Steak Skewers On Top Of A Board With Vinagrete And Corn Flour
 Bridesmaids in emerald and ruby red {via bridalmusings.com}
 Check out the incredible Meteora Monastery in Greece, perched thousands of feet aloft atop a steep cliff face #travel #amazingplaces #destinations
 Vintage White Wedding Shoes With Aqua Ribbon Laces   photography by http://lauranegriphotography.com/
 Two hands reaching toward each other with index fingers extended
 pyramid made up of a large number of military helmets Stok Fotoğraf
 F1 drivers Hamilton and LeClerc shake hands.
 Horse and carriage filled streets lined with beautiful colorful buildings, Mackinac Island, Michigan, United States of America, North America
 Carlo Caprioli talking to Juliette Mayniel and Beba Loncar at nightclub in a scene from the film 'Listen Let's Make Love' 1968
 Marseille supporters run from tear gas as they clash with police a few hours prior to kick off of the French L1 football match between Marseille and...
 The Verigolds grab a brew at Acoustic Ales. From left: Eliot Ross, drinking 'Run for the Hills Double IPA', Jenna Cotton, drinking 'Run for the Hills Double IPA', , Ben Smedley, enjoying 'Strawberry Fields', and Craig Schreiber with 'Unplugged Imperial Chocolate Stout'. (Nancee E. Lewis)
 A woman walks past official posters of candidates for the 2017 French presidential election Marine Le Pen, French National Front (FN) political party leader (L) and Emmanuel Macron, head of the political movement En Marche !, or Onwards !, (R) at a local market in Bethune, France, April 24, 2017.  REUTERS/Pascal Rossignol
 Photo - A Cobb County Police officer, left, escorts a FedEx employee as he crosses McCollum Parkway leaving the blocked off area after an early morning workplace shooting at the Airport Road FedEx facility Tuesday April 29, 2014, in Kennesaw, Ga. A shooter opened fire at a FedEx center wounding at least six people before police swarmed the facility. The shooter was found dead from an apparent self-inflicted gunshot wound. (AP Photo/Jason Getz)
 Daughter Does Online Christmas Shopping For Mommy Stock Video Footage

**Your goal**
From the records above, return each line that has the string "French".

**Answer space**
 Marseille supporters run from tear gas as they clash with police a few hours prior to kick off of the French L1 football match between Marseille and...
 A woman walks past official posters of candidates for the 2017 French presidential election Marine Le Pen, French National Front (FN) political party leader (L) and Emmanuel Macron, head of the political movement En Marche !, or Onwards !, (R) at a local market in Bethune, France, April 24, 2017.  REUTERS/Pascal Rossignol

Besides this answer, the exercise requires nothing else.